Shevchenko achieved significant success in etching and engraving, and on September 2, 1860, The Council of the Academy of Arts granted him the title of Academician of Engraving.

Some of his poems, banned in the Russian Empire, were printed in Leipzig, Germany, in 1859. At the beginning of 1860, the third edition of Kobzar, although highly censored, was published by the Panteleimon Kulish Publishing House in St. Petersburg. In January 1861, to promote public education, Shevchenko compiled and published, at his own cost, a Bukvar (Primer) and provided it free to Sunday schools.

Kobzar
Shevchenko's Kobzar, 1860 (the third edition during his lifetime)

It would be incorrect to assume that Shevchenko limited himself solely to themes and subjects from the life of the peasantry.
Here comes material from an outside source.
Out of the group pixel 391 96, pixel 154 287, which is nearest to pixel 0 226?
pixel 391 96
His broad knowledge of world culture enabled him to turn to any historical epoch.

Describing the bloody struggle of the Haidamaky, for instance, the poet recalled the St. Bartholomew's night massacre; in telling about the Neophytes, he drew an analogy between them and the Decembrists. Shevchenko often turned to biblical themes, especially to the psalms of the old Hebrew prophets, from which he borrowed both themes and epigraphs. He found much genuine poetry both in the psalms and in the legends of the Gospel. All this provided him with material that affirmed the principles of beauty, justice and love of humankind.
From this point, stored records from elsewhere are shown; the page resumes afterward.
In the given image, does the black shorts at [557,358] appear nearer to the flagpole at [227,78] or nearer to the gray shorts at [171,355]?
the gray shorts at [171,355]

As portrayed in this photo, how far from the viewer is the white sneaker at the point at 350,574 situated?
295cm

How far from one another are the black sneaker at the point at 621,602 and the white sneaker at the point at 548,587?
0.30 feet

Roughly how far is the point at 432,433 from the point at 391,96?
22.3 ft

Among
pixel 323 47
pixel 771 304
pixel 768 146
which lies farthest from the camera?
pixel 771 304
From his early years, he was sensitive to oppression and detested the landed gentry who wielded power over the peasantry. Regardless, in the poem To the Dead and Living... (1845) the poet still entertained the possibility... he could yet appeal to the conscience of the Ukrainian gentry:

I pray you, brothers of mine, embrace
Your smallest brother too...

But in time, belief in reconciliation gave way to irrepressible anger and passionate hatred of "the tsar and princelings," gentry, priests and the stooges of the Tsar. The lyrical poems The Dream and The Caucasus, which evoked the wrath of Nicholas I and his lackeys, were written prior to exile and were clearly anti-tsarist in sentiment. Gradually, Shevchenko's evolving revolutionary views were tempered in exile and became fully defined after his release.

Self-Portrait
Taras Shevchenko, Self-Portrait, 1860, engraving

Exhausted, weakened and severely ill from the ordeals he had suffered in exile, in prisons and in Ukraine, Shevchenko passed away in St. Petersburg on the morning of March 10, 1861.

The poet was first buried at the Smolensk Cemetery in St. Petersburg. Fulfilling his wish to be buried in Ukraine, his friends transported his body by train, and then by horse-drawn carriage to his native land, arriving in Kyiv on May 18. On May 20 his remains travelled by steamship to Kaniv, Shevchenko’s final resting place by the Dnipro river.